Eu parecia uma salsicha embalada a vácuo. Ou pior, parecia que estava tentando seduzir a entrevistadora, e não conseguir um emprego sério.
— Isa! — chamei, abrindo a porta com vergonha.
Isadora apareceu no corredor, escovando os dentes, e parou. Ela me olhou de cima a baixo e assobiou com a boca cheia de espuma.
— Uau.
— Uau nada! — corei violentamente, cruzando os braços para esconder o decote que se abria entre os botões esticados. — Eu não posso ir assim! Está indecente. Olha isso, Isa, a saia tá curta, a blusa tá explodindo... Ele vai achar que eu sou... sei lá!
Isadora enxaguou a boca e voltou, analisando-me criticamente.
— Amiga, você não tá indecente.

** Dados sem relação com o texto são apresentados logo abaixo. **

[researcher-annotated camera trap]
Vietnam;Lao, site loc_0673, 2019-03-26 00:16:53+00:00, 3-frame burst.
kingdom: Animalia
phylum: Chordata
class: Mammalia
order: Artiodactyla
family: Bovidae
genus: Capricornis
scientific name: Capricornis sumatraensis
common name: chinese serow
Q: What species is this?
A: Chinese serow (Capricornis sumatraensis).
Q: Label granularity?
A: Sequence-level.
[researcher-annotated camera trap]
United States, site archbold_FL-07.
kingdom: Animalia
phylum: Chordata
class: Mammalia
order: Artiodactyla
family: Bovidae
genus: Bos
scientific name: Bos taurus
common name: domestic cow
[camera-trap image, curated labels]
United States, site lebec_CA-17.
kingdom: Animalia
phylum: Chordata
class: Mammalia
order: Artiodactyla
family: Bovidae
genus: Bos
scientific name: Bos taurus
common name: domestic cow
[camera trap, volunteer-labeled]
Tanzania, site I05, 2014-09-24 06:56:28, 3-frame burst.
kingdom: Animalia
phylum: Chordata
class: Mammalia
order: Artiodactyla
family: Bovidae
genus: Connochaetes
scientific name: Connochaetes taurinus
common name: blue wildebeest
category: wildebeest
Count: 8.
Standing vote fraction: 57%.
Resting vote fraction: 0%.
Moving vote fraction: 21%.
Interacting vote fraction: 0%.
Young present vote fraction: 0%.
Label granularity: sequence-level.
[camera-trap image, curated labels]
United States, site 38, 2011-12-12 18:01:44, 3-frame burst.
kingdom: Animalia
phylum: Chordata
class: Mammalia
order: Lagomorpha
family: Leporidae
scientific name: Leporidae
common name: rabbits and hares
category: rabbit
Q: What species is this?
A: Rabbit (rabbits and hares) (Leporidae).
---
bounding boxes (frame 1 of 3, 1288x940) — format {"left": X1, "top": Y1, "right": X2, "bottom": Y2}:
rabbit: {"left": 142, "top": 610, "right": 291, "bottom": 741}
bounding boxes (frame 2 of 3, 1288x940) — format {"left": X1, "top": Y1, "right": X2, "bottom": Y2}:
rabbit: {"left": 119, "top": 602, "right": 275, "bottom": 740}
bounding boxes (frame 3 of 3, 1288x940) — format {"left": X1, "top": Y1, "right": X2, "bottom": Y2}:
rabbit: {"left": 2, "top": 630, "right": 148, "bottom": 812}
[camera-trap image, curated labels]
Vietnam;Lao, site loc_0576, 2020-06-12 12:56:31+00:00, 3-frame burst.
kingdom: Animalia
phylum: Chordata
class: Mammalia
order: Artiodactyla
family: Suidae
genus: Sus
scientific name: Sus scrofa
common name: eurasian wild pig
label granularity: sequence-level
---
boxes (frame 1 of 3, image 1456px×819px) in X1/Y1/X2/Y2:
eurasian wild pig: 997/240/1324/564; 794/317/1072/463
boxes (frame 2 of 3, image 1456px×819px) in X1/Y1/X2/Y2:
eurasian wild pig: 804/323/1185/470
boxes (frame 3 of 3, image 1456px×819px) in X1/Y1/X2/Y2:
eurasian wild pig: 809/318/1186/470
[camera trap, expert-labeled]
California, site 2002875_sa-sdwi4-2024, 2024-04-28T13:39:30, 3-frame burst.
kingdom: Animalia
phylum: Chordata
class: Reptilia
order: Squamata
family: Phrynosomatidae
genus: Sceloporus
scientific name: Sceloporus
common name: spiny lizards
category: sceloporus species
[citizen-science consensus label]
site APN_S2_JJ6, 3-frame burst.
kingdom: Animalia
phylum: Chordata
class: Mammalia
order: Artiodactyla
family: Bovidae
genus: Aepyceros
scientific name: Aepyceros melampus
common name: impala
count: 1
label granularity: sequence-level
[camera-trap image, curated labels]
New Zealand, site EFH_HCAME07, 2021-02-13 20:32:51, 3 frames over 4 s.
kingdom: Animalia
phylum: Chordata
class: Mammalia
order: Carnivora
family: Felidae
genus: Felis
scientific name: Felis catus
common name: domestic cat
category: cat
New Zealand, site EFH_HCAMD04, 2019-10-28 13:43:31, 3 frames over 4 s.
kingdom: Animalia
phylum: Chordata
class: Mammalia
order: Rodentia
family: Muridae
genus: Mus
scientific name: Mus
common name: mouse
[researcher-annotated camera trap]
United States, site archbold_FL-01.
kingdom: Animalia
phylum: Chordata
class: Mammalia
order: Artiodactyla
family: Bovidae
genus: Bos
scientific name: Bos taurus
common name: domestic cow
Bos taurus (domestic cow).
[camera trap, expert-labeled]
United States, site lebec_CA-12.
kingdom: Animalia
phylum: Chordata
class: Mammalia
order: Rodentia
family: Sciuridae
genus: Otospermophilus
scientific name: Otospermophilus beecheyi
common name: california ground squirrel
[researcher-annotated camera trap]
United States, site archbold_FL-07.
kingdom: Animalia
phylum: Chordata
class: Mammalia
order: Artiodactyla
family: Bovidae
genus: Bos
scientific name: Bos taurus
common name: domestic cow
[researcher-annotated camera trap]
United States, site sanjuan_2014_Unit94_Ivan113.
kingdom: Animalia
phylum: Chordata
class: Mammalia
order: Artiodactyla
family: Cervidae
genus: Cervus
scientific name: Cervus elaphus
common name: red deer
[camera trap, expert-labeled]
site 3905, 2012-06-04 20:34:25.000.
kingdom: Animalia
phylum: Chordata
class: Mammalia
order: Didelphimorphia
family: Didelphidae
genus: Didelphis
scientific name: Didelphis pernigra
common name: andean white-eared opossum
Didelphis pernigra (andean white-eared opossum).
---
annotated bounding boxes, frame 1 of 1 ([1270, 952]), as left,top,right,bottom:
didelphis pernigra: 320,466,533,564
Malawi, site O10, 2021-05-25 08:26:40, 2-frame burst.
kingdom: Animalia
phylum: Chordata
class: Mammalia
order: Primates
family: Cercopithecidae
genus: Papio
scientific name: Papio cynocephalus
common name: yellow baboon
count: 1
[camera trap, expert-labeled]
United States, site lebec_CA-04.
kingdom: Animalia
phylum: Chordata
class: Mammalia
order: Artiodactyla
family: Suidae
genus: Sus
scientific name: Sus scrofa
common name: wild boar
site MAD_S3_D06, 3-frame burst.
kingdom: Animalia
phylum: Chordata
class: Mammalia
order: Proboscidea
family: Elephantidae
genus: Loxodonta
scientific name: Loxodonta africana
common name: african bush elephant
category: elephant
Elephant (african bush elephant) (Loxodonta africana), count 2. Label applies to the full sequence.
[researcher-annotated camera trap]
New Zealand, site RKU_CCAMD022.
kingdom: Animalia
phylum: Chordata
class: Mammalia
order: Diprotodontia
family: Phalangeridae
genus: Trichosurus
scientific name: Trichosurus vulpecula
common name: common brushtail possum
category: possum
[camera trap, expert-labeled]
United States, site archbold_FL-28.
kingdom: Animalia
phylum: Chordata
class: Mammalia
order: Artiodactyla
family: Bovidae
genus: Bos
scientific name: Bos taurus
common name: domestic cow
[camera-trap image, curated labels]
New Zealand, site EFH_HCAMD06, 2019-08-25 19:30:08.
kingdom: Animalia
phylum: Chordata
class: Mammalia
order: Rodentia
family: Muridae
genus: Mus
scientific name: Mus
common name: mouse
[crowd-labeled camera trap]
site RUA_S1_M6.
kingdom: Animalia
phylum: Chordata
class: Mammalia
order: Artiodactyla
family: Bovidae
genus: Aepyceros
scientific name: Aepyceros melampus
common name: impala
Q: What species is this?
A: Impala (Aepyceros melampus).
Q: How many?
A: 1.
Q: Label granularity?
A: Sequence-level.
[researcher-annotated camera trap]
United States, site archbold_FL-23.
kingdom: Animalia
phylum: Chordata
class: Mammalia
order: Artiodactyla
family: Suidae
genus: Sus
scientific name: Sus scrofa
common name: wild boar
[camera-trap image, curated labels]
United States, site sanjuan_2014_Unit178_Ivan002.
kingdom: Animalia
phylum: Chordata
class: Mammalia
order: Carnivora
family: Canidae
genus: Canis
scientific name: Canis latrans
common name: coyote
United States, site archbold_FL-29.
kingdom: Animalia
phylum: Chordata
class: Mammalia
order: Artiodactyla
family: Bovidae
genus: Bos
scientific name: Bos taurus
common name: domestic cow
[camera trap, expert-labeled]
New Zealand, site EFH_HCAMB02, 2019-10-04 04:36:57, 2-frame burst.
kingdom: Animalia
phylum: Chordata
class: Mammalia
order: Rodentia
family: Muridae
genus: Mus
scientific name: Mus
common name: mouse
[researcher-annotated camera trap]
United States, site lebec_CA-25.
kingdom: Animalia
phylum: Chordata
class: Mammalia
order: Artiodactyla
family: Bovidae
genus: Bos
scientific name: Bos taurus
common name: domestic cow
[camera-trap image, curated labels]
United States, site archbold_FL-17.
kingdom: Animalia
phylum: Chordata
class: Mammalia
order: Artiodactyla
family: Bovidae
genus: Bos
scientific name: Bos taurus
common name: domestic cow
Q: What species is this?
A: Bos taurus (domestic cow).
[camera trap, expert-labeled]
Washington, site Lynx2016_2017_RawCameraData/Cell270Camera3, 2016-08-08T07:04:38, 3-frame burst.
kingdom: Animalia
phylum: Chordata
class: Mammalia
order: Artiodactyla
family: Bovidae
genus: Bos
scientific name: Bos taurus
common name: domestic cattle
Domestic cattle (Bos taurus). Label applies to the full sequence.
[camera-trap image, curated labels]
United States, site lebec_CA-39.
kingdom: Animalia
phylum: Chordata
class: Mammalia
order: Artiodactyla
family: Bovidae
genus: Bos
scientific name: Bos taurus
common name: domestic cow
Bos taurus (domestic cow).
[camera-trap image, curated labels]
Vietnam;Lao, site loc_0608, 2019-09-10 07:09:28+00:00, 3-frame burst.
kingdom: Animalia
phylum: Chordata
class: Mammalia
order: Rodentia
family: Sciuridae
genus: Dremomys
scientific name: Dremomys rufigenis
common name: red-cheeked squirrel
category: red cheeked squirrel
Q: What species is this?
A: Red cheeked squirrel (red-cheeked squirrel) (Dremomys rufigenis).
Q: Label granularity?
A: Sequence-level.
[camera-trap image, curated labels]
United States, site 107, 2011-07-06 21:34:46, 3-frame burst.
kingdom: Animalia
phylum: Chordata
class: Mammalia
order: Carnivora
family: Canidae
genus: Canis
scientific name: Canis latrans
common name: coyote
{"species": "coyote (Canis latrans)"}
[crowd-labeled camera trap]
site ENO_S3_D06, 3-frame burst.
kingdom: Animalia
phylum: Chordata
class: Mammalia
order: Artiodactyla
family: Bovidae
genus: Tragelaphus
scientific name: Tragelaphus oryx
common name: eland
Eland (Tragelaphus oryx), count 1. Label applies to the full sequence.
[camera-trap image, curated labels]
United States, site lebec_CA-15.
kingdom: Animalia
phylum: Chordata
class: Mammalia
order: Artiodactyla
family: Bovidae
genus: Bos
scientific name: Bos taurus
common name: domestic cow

Você tem corpo. É diferente. Em mim fica "secretária executiva", em você fica... "comissão de frente nota dez".
— Eu preciso de uma roupa que diga "babá responsável", não "mulherão que gosta de x burguer"!
— Tentei puxar a saia para baixo, mas ela não cedeu. — Eu tô ridícula. Gorda.
— Ei! — Isa me deu um tapa leve no braço. — Para com isso. Você é gostosa, aceita. E outra, é isso ou ir com seu vestido de viagem que tá fedendo a mofo. Qual você prefere?
Mordi o lábio, olhando meu reflexo. Os olhos verdes grandes e assustados contrastavam com a roupa justa. Eu me sentia exposta. Vulnerável.
— Ele vai me demitir antes de me contratar.
— Coloca esse blazer por cima. — Ela jogou um blazer preto. — Vai disfarçar o aperto da blusa. E a saia... bom, tenta não se sentar de perna aberta e reza. Agora vai, chama o Uber senão você chega atrasada. E pontualidade é a única coisa que rico gosta mais do que dinheiro.
Quarenta minutos depois, o Uber parou diante de um portão de ferro preto que parecia a entrada de um castelo medieval. O bairro Moinhos de Vento era outro mundo. As árvores eram podadas, as calçadas eram limpas, e as casas não tinham muros descascados.